Is there common machine learning workflow in dagster (i mean going from training a model to using the model for predict)? Like dagster best practice?
I have a pipeline where I load, transform data, train model. After that I would like to start using this pipeline with this trained model in prod. What's the best way to do that? Or I shouldn't use dagster for pipeline serving at all?
06/08/2020, 3:30 PM
Hey Andrey - are you planning to do batch serving or to serve your model behind a web service? If you're doing batch serving, the best way accomplish this in Dagster is probably with separate pipelines: one for training the model and one for batch inference
For the feature engineering steps that need to happen both for training and inference, you can define solids that get used by both pipelines
06/08/2020, 4:54 PM
And I should load model from file each batch as I understand, right?
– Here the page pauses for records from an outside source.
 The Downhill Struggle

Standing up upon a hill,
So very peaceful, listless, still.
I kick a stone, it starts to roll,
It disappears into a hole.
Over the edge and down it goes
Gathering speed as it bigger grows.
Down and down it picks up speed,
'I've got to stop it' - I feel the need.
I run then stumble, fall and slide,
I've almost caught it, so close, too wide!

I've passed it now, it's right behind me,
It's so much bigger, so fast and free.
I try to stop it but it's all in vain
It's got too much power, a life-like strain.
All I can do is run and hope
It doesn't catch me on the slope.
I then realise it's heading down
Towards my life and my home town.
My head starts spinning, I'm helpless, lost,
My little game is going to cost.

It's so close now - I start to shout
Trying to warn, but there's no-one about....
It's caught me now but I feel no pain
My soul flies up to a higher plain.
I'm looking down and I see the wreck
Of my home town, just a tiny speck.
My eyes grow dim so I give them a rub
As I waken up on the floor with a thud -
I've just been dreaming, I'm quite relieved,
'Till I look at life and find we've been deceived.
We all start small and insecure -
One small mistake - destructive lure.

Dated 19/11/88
I wanted to serve whole pipeline as web services to do batch serving.
06/08/2020, 5:09 PM
Yeah - Dagster has no persistent process to store models across pipeline runs, so you'll need to reload the model for each run
06/09/2020, 6:06 AM
What would your recommendation be if we would like to monitor the model creation with some framework such as mlflow ? how could dagster fit in the process/pipeline?
06/09/2020, 3:39 PM
Hi @sephi - if you want to use MLflow to track model creation, I think the easiest would probably be to just call MLflow's tracking APIs from inside the solid that's training the models. If you're open to a less fully-featured but pure-Dagster solution, you could alternatively yield Dagster Materializations that contain model metrics, which you can then visualize in Dagit.
06/09/2020, 3:58 PM
I think currently MLFlow is more suited to record the various assets/metrics of the model creation - so I'll try to work with the former suggestion.